辰年用刀背輕輕地拍了拍楊貴的肩膀,示意他重新坐到椅上,答道:“我不是什么人,就是想找楊大管家問幾句話。”
這么會兒的工夫,楊貴已是冷靜了下來,額頭上雖然冒出了汗,可聲音還算鎮定,只冷聲問道:“閣下要問什么?”
“好,夠爽快。”辰年笑了笑,開門見山地問道,“我先問你,那日楊成在飛龍陘關口設卡攔人,可抓住了那闖關的人?”
“沒有。”楊貴答道。
辰年心中不覺一松,又沉聲問道:“那他往何處去了?”
楊貴搖頭道:“這個就不知道了。”
“哦?你不知道?”辰年在他對面坐下,無意地把玩著面前的一個白玉酒杯。那酒杯甚是靈透精致,她瞧得十分喜愛,順手就塞入了懷里,笑著與楊貴說道,“我可聽說楊管家是楊將軍身邊的紅人,這事你還能不知道?楊管家不會是與我見外吧?若是這樣,可就別怪我對你心狠了。”
她說完了便笑嘻嘻地看著楊貴,誰知楊貴那里還沒開口,窗外卻突然傳來一男子低沉的笑聲。辰年心中一驚,就聽那人笑著問道:“謝姑娘,你到底是匪還是賊?怎么每次見你都不相同?”
那人話說得雖是不緊不慢,身形卻是極快,轉眼間聲音就到了門外。辰年手剛剛摁上方桌,身子還未來得及躍起,門已被人從外推開。她定睛望去,就見門口處站了一個黑衣男子,劍眉星目,身姿挺拔,正是那日在飛龍陘打過交道的封君揚。
辰年手中握緊長刀,不動聲色地往窗子處退了一步,盯著他慢慢答道:“為匪為賊,都不過是為了求個生活,這有什么好奇怪的?”

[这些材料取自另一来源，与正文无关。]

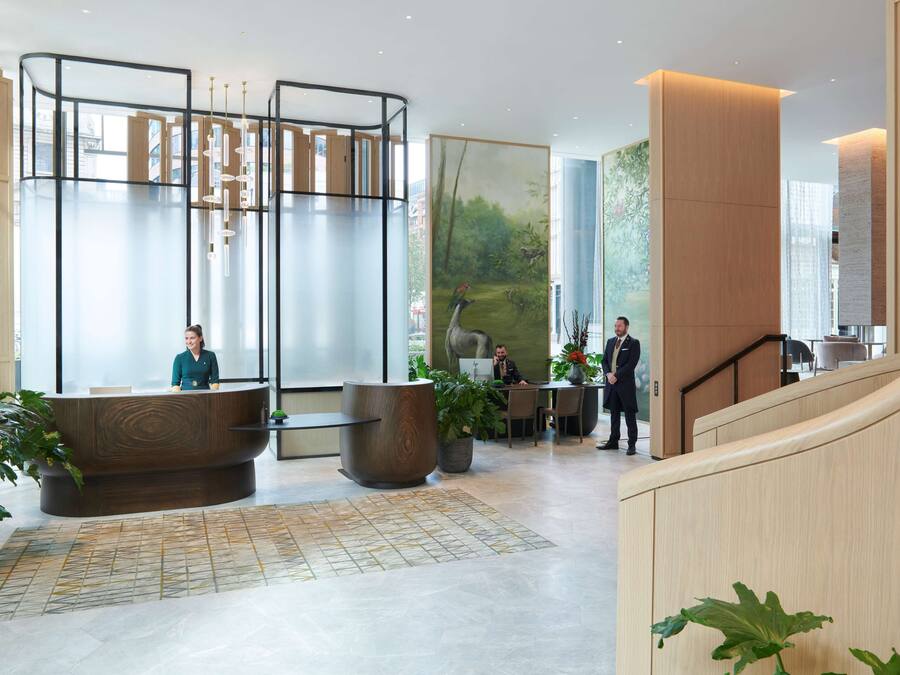 A modern hotel lobby with a reception desk, seating area, and a staircase.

他笑著看她,反手帶上門進來:“謝姑娘,在下勸你……”
辰年等的就是這個機會,當下就拔地而起向窗口撲了過去,打算破窗而出。可誰知人剛撞開窗扇,迎面便有鋪天蓋地的刀光向她罩了過來。辰年大駭,忙用手中長刀一擋,硬憑著一股子巧勁,生生地將身子在半空中折回,一屁股坐回了屋內。這一下摔得極重,正好磕中了尾巴骨,算是讓辰年真正地體會到了徹骨之痛,一時連動一下都不敢,只能坐在地上硬挺著挨過這陣痛勁。
封君揚輕笑道:“謝姑娘性子太急,都不容在下把話說完。在下剛要告訴你莫要從窗子走,外面有鄭綸在守著。”
他已經走進屋來,在她面前停下腳步,彎下腰來看她,嘴角上彎出好看的弧線:“謝姑娘,摔得疼嗎?”
辰年咬緊牙關不語,只抬眼恨恨地瞪他,心中卻是想著如何趁他不備給他一刀。她在飛龍陘與他交過手,知道此人武功遠在自己之上,若是硬拼定無勝算,當下之計唯有先示弱于他,然后再攻其不備。
封君揚唇邊的笑意就更濃了些,一只腳看似不經意地踏出,卻是正正地踩向辰年一直平放在地面上的長刀。辰年反應極快,見狀迅速翻轉手腕,用刀鋒斜著向他撩了過去。可誰知他的動作卻更為迅疾,腳上一晃,她連看都沒看清,就聽得啪的一聲脆響,精鋼鍛造的刀身竟被他一腳踢折。
辰年又驚又怒,看一眼自己的長刀,又看一眼封君揚,臉上一下子漲紅,抬手用半截長刀指著封君揚,顫聲喊道:“你!你欺人太甚!要殺要砍隨你便是,何必非要踏斷我的刀?這……這是我爹留給我的唯一遺物。”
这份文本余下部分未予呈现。